ARTICOLO DI ORIGINE:
Luca Morisi è pronto a spiegare cosa è avvenuto a casa sua nella barchessa di Belfiore tra il 13 e il 14 agosto e di chi era la droga dello stupro. È pronto a fornire una spiegazione sul perché ci fossero due grammi di cocaina nei piatti in bella vista e perché ci fossero due ragazzi romeni che ai carabinieri, dopo aver lasciato l’abitazione, hanno raccontato di aver ricevuto proprio da lui una boccetta di Ghb, la cosiddetta droga dello stupro. «C’è la piena disponibilità a chiarire tutti gli aspetti della vicenda» dice il legale dell’ex spin doctor della Lega Fabio Pinelli negando però che sia stato Morisi a cedere la droga e ribadendo «l’irrilevanza penale» della sua condotta.
Parole che contrastano con la versione del ragazzo: «quella notte mi ha distrutto la vita, la droga dello stupro era sua», dice in un’intervista. Il ragazzo, che sarebbe già tornato in patria, non dice però solo questo e nel suo racconto ci sono anche elementi in contrasto con la versione fornita dagli inquirenti e dagli investigatori. Lui e l’amico, racconta, sarebbero stati contattati da Morisi via web e il compenso pattuito per la serata era molto elevato: 4 mila euro scrive Repubblica, 1.500 ciascuno il Corriere. «Il patto è che voleva usare droga perché voleva divertirsi, per queste cose si paga». Ma quei soldi non sarebbero mai stati pagati: «la carta era bloccata o qualcosa del genere, c’era qualcosa che non andava». Il ragazzo aggiunge poi che di quella serata di agosto ha «prove, foto e messaggi che dimostrano che tutto ciò che dico è la verità». Il ventenne, stando al suo racconto, arriva con l’amico a Belfiore per passare la notte con Morisi. «Ad un certo punto - dice - mi sono sentito molto male a causa delle sostanze assunte, sono scappato dall’abitazione e ho chiamato i carabinieri». Dunque non ci sarebbe stato nessun controllo di routine lungo la strada da parte dei militari, come invece affermato dagli inquirenti. Quanto alla boccetta di droga trovata nel suo zaino, il ragazzo conferma che «viene dalla casa di Morisi, quella roba è sua». Ma aggiunge di non sapere come sia finita nello zaino. «Non so», ce l’ha messa «uno dei due che era a casa con me, direi».

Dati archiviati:
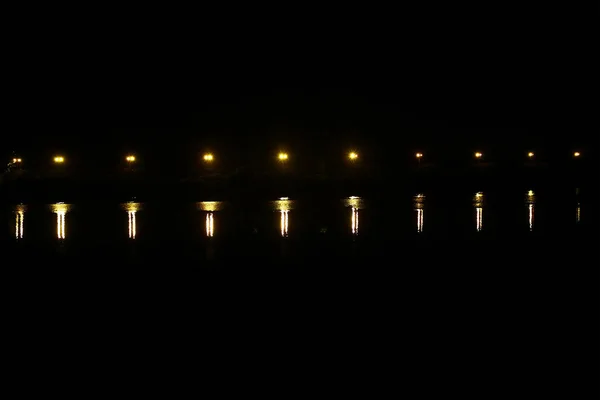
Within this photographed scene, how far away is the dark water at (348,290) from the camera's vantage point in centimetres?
536

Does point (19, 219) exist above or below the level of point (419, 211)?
below

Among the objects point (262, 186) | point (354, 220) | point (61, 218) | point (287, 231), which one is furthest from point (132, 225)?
point (262, 186)

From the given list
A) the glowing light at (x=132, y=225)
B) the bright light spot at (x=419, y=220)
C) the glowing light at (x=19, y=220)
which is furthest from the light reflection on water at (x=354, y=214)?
the glowing light at (x=19, y=220)

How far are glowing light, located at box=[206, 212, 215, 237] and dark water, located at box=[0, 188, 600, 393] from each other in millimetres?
48

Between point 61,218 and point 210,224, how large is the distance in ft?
18.4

ISTRUZIONE:
Riporta parola per parola l'intero articolo su Luca Morisi. Le voci provengono da un'altra fonte.

RISPOSTA:
Luca Morisi è pronto a spiegare cosa è avvenuto a casa sua nella barchessa di Belfiore tra il 13 e il 14 agosto e di chi era la droga dello stupro. È pronto a fornire una spiegazione sul perché ci fossero due grammi di cocaina nei piatti in bella vista e perché ci fossero due ragazzi romeni che ai carabinieri, dopo aver lasciato l’abitazione, hanno raccontato di aver ricevuto proprio da lui una boccetta di Ghb, la cosiddetta droga dello stupro. «C’è la piena disponibilità a chiarire tutti gli aspetti della vicenda» dice il legale dell’ex spin doctor della Lega Fabio Pinelli negando però che sia stato Morisi a cedere la droga e ribadendo «l’irrilevanza penale» della sua condotta.
Parole che contrastano con la versione del ragazzo: «quella notte mi ha distrutto la vita, la droga dello stupro era sua», dice in un’intervista. Il ragazzo, che sarebbe già tornato in patria, non dice però solo questo e nel suo racconto ci sono anche elementi in contrasto con la versione fornita dagli inquirenti e dagli investigatori. Lui e l’amico, racconta, sarebbero stati contattati da Morisi via web e il compenso pattuito per la serata era molto elevato: 4 mila euro scrive Repubblica, 1.500 ciascuno il Corriere. «Il patto è che voleva usare droga perché voleva divertirsi, per queste cose si paga». Ma quei soldi non sarebbero mai stati pagati: «la carta era bloccata o qualcosa del genere, c’era qualcosa che non andava». Il ragazzo aggiunge poi che di quella serata di agosto ha «prove, foto e messaggi che dimostrano che tutto ciò che dico è la verità». Il ventenne, stando al suo racconto, arriva con l’amico a Belfiore per passare la notte con Morisi. «Ad un certo punto - dice - mi sono sentito molto male a causa delle sostanze assunte, sono scappato dall’abitazione e ho chiamato i carabinieri». Dunque non ci sarebbe stato nessun controllo di routine lungo la strada da parte dei militari, come invece affermato dagli inquirenti. Quanto alla boccetta di droga trovata nel suo zaino, il ragazzo conferma che «viene dalla casa di Morisi, quella roba è sua». Ma aggiunge di non sapere come sia finita nello zaino. «Non so», ce l’ha messa «uno dei due che era a casa con me, direi».